In line with this “anti-Christian” sentiment is the adoption of the identity of “the Jew” as it has been constructed long ago by medieval Europe. McAlister claims that many of the negative images of Vodou and Rara held by the Haitian elite and the ‘West’ in general are drawn from Europe’s demonization of the Jews. (113) “As figures to be manipulated, demonized, or embraced, the Jews were marked as the original ‘Other’ of Europe, the very first object of projection, marginalization, and demonization of Christendom.” (114) The Rara tradition has internalized and adopted this characterization of itself as anti-Christian, and many Rara members actually believe that their tradition was originally a Jewish one. (126)
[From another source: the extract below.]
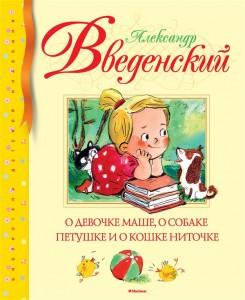 О девочке Маше о собаке Петушке и о кошке Ниточке Книга Введенский Александр 0+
On its most fundamental level, McAlister argues, Rara performance and the identity of its members is based in religious ritual. Rara bands are initially formed in one of two ways. A band is formed either by the specific request of a lwa (the band’s guiding deity or spirit) or is reclaimed by a lwa, and is under contract to such spirit for a period of seven years. (35-36) As such, “the Rara leadership has a very serious agenda that consists of attending to the spiritual work of the band…[it deals with] the important matters of fulfilling spiritual contracts, performing rituals for the lwa along the route of the band, waging war on other Raras, and last but not least, collecting money.” (33)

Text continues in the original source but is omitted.